Throughout October, the traditional month for celebrating Black history and heritage, Pegasus will be going beyond the theatrical to include documentary art and even African Caribbean culinary treats in a feast for all the senses.
Photographer Adrian Arbib opens his exhibition of pictures, taken in Kenya, Ethiopia and Sudan, of a way of life that is heading towards extinction. Pastoralist Herders in East Africa shows a detailed documentary of an existence that is slowly being eroded by modern technology and the progression of development. The free exhibition opens on 3rd October and continues to 28th October.
Music theatre production Araba’s Song – a Slave’s Story comes from Yaw’s House Productions, the group that brought Me, Marley and I to Pegasus earlier this year. Araba is a young woman taken from her West African village home 300 years ago. Her story of survival is handed down through generations of women – from mothers to daughters – to the present day. Araba’s Song runs for three performances from Friday 7th to Saturday 8th October at 8.00pm with a Saturday matinee at 1.30pm.
Black History is not generally taught in schools, but Gazebo Theatre Company's powerful performance Rivers to Cross aims to tell a 170 year long story in less than an hour and a half. The play is a multi-media journey from Imperialism, the Civil Rights Movement and the Windrush era right through to the modern day, examining the experiences of noted Black male icons including the English composer Samuel Coleridge Taylor (1875-1912), Walter Tull, a professional English footballer who died in the Great War (1888-1918), the American singer Paul Robeson (1898-1976) and the current US President Barack Obama. Rivers to Cross plays at Pegasus on Friday 14th and Saturday 15th October at 8.00pm.
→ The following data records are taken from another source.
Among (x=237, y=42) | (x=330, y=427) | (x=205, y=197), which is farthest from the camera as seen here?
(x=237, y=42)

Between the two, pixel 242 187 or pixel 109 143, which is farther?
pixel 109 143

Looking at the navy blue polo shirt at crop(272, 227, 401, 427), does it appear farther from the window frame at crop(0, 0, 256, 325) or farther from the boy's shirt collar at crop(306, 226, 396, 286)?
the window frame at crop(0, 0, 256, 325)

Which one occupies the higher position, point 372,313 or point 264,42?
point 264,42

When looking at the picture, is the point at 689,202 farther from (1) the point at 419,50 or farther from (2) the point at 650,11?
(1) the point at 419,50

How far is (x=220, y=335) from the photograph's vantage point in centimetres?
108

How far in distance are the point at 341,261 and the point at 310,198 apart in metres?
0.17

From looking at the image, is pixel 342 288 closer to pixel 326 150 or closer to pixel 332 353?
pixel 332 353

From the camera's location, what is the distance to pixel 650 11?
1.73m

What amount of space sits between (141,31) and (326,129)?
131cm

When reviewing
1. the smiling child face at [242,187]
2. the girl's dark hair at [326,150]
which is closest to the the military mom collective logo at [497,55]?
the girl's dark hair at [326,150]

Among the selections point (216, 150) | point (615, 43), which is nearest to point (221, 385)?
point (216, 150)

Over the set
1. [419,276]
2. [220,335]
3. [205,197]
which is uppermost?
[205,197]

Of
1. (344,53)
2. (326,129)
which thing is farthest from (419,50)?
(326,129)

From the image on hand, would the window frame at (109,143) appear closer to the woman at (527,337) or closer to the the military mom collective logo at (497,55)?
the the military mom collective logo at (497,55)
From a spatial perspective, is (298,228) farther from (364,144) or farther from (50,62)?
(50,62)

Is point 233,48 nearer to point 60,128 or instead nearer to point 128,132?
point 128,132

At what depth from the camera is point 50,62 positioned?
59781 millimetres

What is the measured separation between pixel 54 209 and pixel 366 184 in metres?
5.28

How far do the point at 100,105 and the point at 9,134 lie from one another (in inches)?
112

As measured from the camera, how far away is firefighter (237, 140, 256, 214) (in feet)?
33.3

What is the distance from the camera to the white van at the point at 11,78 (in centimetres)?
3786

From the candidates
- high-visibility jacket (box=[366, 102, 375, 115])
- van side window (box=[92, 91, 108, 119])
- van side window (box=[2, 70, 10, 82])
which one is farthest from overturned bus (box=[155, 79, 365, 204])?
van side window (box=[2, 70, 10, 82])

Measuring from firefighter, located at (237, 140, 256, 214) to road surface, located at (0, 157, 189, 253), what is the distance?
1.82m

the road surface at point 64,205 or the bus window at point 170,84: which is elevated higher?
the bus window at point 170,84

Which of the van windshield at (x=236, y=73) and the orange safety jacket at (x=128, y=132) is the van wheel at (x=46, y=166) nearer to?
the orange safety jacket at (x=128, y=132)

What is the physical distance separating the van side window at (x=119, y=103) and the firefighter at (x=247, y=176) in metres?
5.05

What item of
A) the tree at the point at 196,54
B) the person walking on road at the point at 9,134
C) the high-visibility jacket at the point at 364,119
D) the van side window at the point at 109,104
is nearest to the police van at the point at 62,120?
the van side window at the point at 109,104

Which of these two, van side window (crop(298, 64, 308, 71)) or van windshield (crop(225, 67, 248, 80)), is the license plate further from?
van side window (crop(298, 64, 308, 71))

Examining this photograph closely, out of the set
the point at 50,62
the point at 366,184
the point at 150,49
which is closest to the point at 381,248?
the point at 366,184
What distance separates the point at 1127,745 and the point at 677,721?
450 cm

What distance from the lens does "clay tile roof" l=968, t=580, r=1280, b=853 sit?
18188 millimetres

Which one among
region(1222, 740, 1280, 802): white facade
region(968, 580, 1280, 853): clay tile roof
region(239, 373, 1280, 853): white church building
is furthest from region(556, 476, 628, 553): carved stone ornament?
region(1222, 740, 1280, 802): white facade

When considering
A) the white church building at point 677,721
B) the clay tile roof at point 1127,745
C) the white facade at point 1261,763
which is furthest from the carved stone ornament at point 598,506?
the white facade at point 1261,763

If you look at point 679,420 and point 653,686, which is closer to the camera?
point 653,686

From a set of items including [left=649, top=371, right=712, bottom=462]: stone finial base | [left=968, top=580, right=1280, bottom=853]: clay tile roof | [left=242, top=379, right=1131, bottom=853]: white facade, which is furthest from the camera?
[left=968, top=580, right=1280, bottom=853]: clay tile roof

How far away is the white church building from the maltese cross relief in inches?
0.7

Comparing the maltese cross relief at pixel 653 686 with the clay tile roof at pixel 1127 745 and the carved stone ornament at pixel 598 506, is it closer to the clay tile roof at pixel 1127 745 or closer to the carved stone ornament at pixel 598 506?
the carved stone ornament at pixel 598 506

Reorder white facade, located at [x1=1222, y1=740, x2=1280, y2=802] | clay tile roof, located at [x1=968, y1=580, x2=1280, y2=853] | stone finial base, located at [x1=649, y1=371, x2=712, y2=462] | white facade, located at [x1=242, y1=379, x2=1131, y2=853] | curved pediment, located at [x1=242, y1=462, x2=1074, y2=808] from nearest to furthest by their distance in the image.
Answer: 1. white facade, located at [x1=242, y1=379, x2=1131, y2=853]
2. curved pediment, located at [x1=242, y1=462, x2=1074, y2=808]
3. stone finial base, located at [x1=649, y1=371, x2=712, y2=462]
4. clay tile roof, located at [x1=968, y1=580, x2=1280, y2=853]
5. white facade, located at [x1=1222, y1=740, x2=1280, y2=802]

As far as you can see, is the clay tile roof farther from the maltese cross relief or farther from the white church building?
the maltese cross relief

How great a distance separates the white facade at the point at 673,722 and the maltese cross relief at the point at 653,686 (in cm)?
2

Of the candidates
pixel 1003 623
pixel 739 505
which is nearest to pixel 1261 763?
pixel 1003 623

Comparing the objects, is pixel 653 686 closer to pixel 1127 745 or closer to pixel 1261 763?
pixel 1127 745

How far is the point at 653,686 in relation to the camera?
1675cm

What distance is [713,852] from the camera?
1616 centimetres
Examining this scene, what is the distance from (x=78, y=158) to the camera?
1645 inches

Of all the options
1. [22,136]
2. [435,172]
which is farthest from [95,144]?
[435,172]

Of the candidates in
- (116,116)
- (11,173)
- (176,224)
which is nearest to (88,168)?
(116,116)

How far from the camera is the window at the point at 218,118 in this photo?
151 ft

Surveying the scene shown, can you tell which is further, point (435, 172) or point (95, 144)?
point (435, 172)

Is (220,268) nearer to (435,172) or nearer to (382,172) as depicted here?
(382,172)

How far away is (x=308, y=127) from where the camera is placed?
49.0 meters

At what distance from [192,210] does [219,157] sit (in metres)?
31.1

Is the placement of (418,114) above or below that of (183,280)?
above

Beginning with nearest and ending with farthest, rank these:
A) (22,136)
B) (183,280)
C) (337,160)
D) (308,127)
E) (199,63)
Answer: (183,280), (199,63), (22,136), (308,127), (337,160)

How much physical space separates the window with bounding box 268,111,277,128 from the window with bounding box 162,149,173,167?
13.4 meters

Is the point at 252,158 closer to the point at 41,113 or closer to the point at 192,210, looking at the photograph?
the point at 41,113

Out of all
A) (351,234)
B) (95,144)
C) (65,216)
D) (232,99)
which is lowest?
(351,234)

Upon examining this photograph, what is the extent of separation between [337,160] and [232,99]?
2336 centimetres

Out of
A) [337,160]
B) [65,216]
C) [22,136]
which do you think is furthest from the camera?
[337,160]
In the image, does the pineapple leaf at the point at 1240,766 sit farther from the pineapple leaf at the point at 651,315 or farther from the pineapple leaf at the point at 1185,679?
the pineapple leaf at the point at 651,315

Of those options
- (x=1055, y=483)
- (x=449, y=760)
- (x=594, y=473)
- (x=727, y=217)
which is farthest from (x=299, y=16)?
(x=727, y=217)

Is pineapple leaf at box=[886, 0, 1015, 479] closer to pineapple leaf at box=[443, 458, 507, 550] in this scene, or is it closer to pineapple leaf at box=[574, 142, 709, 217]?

In counterpoint, The Backside Monologues brings together three Black women who both individually and together share with the audience the many ups and the few downs of their life journeys. A cultural response to the renowned Vagina Monologues, the three actors use poetry, prose and song to show that beyond the body and racial stereotypes, they are not so different after all. The Backside Monologues will be performed on Saturday 22nd October at 8.00pm and there will be a post show talk.